Ayuda familiar tras el paro

Ayuda familiar tras el paro

La ayuda familiar es un subsidio por desempleo que pueden solicitar algunas personas después de haber agotado la prestación contributiva (el paro).

Este subsidio está pensado para trabajadores que, tras terminar el paro, siguen sin empleo y tienen responsabilidades familiares, como cónyuge o hijos a cargo.

Su finalidad es ofrecer un apoyo económico temporal mientras la persona continúa inscrita como demandante de empleo y busca trabajo.

A diferencia del paro contributivo, esta ayuda tiene características distintas:

  • la cuantía suele ser fija, no depende del salario que se tenía antes
  • se deben cumplir determinados requisitos de ingresos
  • la situación familiar influye en el acceso al subsidio

Esto significa que no todas las personas que terminan el paro pueden solicitar esta ayuda. Es necesario cumplir varias condiciones relacionadas con la situación económica y familiar.


La ayuda familiar está dirigida principalmente a personas que se encuentran en una situación concreta: han agotado la prestación por desempleo y tienen familiares a su cargo.

Algunos de los perfiles más habituales que pueden acceder a este subsidio son:

  • personas que han terminado de cobrar el paro
  • trabajadores que tienen cónyuge o hijos a cargo
  • personas cuyos ingresos familiares son bajos
  • desempleados que continúan inscritos como demandantes de empleo

Es importante entender que haber agotado el paro no garantiza automáticamente el acceso a esta ayuda.

Además de ese requisito, se tienen en cuenta factores como:

  • la situación familiar
  • los ingresos de la unidad familiar
  • el cumplimiento de obligaciones como demandante de empleo.

Uno de los puntos que más dudas genera al solicitar esta ayuda es qué se entiende exactamente por responsabilidades familiares.

En general, se considera que una persona tiene responsabilidades familiares cuando tiene a su cargo:

  • cónyuge que depende económicamente del solicitante
  • hijos menores de edad
  • hijos mayores con discapacidad en determinadas circunstancias.

Además, para que se reconozca esta situación, los ingresos totales de la unidad familiar no deben superar determinados límites establecidos por la normativa.
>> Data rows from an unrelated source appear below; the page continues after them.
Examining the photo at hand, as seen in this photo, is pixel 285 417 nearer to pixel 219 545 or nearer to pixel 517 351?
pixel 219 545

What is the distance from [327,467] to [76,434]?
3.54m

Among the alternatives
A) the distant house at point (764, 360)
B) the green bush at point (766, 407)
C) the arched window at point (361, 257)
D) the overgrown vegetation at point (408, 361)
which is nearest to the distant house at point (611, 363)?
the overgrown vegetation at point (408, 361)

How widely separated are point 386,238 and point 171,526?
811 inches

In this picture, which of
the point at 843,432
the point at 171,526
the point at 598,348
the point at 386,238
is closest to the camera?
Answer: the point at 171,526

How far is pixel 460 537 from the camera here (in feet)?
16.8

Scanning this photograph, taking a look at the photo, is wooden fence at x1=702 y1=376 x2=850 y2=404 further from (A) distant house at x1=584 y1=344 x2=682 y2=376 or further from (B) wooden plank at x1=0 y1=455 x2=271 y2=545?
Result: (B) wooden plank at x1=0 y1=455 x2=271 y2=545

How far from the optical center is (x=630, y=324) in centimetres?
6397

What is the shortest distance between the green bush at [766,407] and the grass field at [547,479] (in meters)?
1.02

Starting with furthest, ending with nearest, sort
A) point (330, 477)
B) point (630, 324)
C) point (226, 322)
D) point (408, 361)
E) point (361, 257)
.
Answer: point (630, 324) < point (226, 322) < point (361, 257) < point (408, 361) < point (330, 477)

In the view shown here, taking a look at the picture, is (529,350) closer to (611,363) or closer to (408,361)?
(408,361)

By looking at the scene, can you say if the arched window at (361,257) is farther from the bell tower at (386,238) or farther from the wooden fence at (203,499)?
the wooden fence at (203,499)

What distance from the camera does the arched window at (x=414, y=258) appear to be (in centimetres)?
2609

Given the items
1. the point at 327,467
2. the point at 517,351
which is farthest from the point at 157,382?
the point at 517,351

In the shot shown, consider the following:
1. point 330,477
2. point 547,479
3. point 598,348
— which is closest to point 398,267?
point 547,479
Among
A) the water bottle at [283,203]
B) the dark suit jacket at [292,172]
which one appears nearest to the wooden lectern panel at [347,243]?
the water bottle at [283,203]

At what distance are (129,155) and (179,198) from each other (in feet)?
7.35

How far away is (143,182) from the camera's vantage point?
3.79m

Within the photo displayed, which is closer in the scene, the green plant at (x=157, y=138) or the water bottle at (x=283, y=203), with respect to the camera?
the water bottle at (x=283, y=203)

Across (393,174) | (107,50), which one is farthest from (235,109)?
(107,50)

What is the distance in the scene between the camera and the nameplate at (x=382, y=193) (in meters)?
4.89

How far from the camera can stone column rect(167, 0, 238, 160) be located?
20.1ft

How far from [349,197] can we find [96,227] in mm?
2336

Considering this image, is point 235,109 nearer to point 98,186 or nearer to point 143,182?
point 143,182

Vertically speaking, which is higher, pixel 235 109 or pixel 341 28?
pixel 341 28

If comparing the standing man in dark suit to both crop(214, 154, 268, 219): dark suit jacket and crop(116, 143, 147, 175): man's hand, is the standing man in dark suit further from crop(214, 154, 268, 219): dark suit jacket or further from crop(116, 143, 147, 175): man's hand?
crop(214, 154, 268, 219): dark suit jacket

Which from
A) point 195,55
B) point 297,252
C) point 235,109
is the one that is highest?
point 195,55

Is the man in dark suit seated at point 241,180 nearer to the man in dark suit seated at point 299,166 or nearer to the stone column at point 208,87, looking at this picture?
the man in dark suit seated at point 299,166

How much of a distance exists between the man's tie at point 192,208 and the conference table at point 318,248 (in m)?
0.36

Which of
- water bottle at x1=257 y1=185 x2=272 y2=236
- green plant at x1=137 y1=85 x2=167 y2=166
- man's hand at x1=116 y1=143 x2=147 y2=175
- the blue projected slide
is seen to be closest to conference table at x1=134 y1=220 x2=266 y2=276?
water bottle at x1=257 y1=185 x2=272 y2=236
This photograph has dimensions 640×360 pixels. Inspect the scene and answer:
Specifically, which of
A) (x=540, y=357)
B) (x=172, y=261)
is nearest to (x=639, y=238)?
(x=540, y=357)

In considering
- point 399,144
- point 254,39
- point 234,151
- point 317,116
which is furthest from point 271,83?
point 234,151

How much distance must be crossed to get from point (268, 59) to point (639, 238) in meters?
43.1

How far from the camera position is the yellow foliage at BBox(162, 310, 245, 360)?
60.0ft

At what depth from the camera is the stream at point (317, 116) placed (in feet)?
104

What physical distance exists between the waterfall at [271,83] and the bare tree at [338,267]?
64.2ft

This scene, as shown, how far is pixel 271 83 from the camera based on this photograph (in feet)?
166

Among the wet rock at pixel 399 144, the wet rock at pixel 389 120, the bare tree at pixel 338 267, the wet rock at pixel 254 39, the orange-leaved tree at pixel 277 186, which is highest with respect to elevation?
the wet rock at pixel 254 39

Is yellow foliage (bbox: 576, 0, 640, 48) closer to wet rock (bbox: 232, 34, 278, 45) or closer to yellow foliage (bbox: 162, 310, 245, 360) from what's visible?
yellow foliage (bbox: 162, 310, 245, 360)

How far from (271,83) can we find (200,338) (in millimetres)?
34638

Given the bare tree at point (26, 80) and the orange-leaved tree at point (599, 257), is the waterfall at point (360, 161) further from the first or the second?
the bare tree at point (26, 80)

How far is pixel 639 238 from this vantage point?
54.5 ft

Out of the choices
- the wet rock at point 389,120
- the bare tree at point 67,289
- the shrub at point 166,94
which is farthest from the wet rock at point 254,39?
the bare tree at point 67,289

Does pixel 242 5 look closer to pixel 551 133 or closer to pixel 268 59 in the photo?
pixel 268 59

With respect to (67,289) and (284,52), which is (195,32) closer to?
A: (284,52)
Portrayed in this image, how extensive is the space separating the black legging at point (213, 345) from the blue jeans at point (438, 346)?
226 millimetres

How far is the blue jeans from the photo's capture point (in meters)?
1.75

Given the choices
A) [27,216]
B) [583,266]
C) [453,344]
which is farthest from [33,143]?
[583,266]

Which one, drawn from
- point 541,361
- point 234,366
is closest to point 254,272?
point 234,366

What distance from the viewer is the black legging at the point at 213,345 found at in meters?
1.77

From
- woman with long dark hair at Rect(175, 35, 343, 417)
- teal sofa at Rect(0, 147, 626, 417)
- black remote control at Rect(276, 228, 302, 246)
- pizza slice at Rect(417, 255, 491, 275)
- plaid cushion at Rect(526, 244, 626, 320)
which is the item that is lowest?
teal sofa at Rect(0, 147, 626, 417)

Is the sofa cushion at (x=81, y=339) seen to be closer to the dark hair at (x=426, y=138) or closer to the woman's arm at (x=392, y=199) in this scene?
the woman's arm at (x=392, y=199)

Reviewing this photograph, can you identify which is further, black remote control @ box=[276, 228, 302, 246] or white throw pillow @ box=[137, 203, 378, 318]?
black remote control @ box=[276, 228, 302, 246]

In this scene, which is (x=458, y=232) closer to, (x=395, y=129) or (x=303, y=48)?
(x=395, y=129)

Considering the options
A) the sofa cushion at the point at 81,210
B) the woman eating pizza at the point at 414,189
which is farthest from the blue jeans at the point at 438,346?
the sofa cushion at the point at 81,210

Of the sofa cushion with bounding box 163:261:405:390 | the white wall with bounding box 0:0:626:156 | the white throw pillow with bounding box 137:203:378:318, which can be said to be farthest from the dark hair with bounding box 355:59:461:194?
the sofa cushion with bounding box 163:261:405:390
Esto significa que no solo se analizan los ingresos del solicitante, sino también los ingresos del conjunto de la familia.

Por este motivo, antes de solicitar la ayuda es recomendable revisar bien los ingresos familiares para comprobar si se cumplen las condiciones.


Para poder solicitar este subsidio es necesario cumplir una serie de requisitos básicos. Aunque la normativa puede actualizarse con el tiempo, normalmente se exige lo siguiente.

Haber agotado la prestación por desempleo

El primer requisito es haber terminado de cobrar la prestación contributiva por desempleo.

Este subsidio está pensado precisamente para quienes han agotado esa prestación y siguen en paro.

Tener responsabilidades familiares

Es necesario tener a cargo cónyuge o hijos según lo establecido por la normativa.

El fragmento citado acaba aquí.